## Task prompt
In the article about MLB's warning over writing on players' caps, what penalty do first offenses against the league's uniform rules typically draw?
Source extract Start Marker
MLB Issues a Warning

League officials stepped in quickly, saying the handwritten verses broke uniform policy and telling the pitchers not to do it again. “The writing on the cap violates our rules and consistent with normal practice we have warned the players about future violations,” Pat Courtney, MLB’s chief communications officer, told Outsports.

Roupp framed the inscriptions as an expression of his faith centered on God’s covenant and insisted there’s no hate at all, remarks reported by SFGATE. That explanation did little to tamp down criticism from fans and local leaders who saw the move as a pointed statement on a night meant to celebrate the LGBTQ+ community.

Giants Apologize, Stress Inclusion

The Giants organization tried to put some distance between the club and the controversy. In a statement, the team said it was “proud to support Pride Night and the LGBTQ+ community” and added that they “understand that the choices by individual players have caused pain and anger to many in the LGBTQ+ community and we are sorry for that.” The team’s response and postgame fallout were detailed by the San Francisco Standard.

Precedent and the Rulebook

Player-driven on-field statements are not a new headache for the league. MLB’s uniform rules prohibit unauthorized writing or alterations, and first offenses typically draw a warning rather than a fine or suspension. The commissioner’s office, for instance, issued a formal warning over pitchers’ custom cleats in 2018, a case outlined by Yahoo Sports. Clubs also retain the option to hand down internal discipline of their own.

What to Watch Next

With MLB having now put its warning on the record, a repeat of the same conduct would likely trigger tougher consequences under the uniform rules, according to reporting by The New York Times. The Giants maintain that they remain committed to inclusion, but how this episode lands with ticket-holders, corporate sponsors and the clubhouse itself is the next chapter the team will have to navigate.
Source extract End Marker
Entries supplied Start Marker
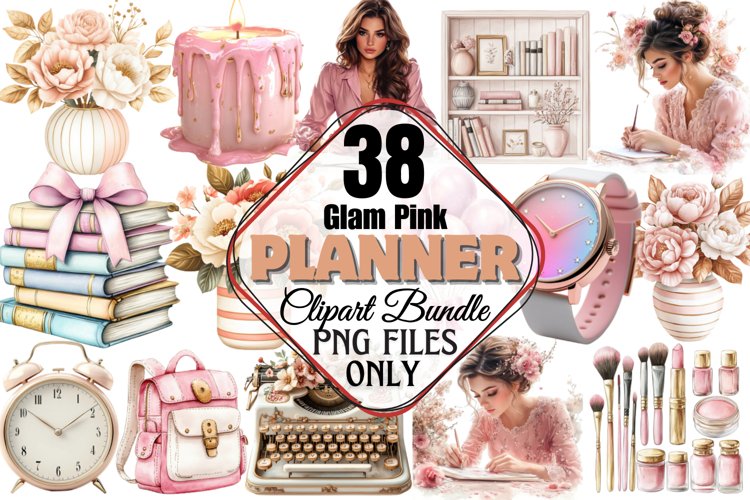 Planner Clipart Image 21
Entries supplied End Marker
Entries supplied Start Marker
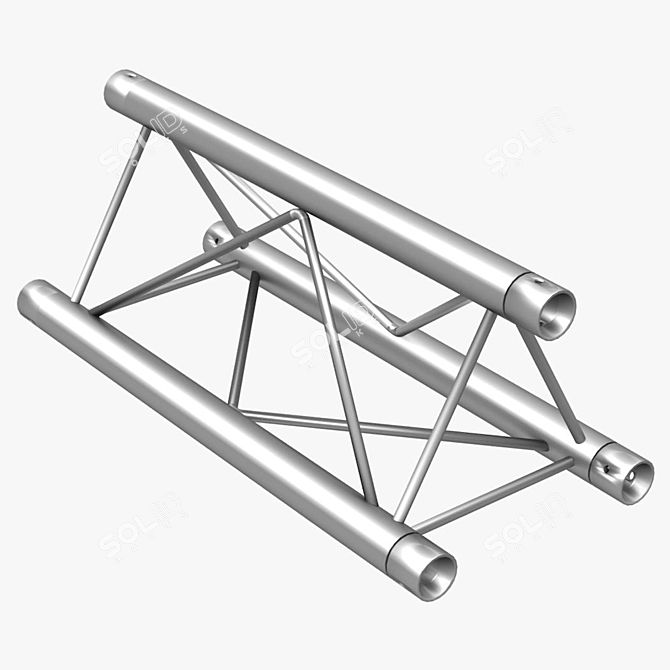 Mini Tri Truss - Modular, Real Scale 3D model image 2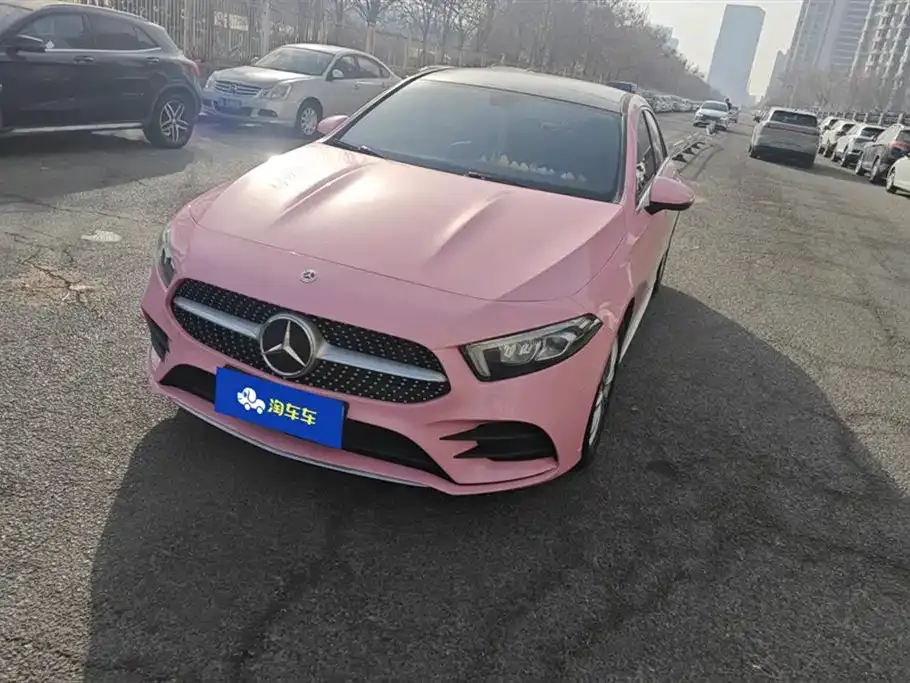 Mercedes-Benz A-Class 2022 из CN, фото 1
Entries supplied End Marker
## Answer to this exercise
A warning rather than a fine or suspension.